Sieben unbequeme Erkenntnisse

Grafik: der Nahostkonflikt
"Der historische Konflikt zwischen Israelis und Palästinensern um Land dient vielerorts als Projektionsfläche, Brandbeschleuniger oder Vorwand", schreibt Kristin Helberg. "Er lässt sich weder mit Sicherheitsmaßnahmen managen noch militärisch lösen." (Foto: DW)

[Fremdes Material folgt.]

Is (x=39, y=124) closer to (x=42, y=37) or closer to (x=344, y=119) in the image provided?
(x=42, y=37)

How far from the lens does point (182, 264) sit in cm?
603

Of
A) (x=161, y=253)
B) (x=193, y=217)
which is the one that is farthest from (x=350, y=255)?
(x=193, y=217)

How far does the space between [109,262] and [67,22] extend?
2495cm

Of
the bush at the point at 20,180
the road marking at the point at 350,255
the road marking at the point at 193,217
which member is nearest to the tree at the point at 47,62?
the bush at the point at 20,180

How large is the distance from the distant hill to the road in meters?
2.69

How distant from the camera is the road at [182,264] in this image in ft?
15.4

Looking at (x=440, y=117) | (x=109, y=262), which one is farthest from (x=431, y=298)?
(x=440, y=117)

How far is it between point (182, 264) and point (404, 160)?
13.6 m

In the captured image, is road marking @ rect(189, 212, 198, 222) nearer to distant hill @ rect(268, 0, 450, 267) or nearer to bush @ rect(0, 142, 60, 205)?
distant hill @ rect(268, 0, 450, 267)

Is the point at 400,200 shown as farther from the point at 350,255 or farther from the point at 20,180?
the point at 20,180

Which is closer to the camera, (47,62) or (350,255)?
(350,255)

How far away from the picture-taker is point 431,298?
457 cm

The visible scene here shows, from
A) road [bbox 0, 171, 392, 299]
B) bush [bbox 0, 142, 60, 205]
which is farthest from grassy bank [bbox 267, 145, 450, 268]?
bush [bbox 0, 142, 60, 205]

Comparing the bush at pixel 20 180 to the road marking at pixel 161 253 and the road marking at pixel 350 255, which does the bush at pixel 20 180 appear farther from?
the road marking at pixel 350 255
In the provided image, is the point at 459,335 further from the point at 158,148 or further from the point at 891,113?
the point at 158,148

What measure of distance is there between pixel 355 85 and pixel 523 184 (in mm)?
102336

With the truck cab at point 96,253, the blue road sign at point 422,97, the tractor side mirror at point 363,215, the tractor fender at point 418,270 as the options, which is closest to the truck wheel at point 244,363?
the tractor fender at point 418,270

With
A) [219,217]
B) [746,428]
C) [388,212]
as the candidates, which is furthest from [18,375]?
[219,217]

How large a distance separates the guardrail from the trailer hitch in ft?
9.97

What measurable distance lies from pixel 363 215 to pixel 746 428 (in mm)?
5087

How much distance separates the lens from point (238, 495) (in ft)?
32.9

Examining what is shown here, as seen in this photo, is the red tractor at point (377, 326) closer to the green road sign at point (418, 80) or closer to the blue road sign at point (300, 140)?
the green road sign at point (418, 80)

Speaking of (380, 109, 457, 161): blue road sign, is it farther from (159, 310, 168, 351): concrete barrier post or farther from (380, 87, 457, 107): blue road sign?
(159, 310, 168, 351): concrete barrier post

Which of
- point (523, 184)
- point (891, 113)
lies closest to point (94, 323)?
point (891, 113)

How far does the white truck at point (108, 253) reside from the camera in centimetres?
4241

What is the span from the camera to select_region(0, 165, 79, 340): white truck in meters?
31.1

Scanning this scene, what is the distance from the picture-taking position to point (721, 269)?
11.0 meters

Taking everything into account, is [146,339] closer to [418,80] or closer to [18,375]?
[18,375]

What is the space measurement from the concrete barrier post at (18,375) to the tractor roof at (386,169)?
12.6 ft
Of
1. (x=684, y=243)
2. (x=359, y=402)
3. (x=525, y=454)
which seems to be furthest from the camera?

Wer die aktuelle Krise im Nahen Osten verstehen will, muss sich der Realität vor Ort stellen. Diese entspricht allerdings nicht dem schematischen Bild, das viele hierzulande haben. Sieben unbequeme Erkenntnisse, die für Bemühungen um Deeskalation und für die Suche nach Lösungen grundlegend sind.

Von Kristin Helberg

Ohne einen Waffenstillstand in Gaza keine Entspannung in der Region. Der Krieg zwischen Israel und der Hamas betrifft sämtliche Staaten, ihre politischen Führungen und 400 Millionen Menschen im Nahen Osten direkt oder indirekt. 

Der militärische Schlagabtausch an der israelisch-libanesischen Grenze, der Beschuss von Handelsschiffen im Roten Meer, die Anschläge auf US-Truppen im Irak, in Syrien und Jordanien sowie darauffolgende amerikanische Vergeltungsaktionen, Israels Raketenangriffe in Syrien und gezielte Tötungen von hochrangigen Milizenführern – all das sind Nebenschauplätze, die Teile der Region destabilisieren. 

Zwar leiden die Menschen in Syrien und im Libanon, in Saudi-Arabien, Ägypten und im Iran in erster Linie an der Skrupellosigkeit und Unfähigkeit ihrer Machthaber, aber der historische Konflikt zwischen Israelis und Palästinensern um Land dient vielerorts als Projektionsfläche, Brandbeschleuniger oder Vorwand. Er lässt sich weder mit Sicherheitsmaßnahmen managen noch militärisch lösen. 

Die Achse des Widerstands kann mehr als Terror. Ihre Mitglieder – die Hisbollah im Libanon, die Hamas in den palästinensischen Gebieten, die Huthis im Jemen, der Islamische Widerstand im Irak und vom Iran gesteuerte Milizen in Syrien – teilen mit ihrem Sponsor Iran eine Ideologie: die Feindschaft zu Israel und den USA. 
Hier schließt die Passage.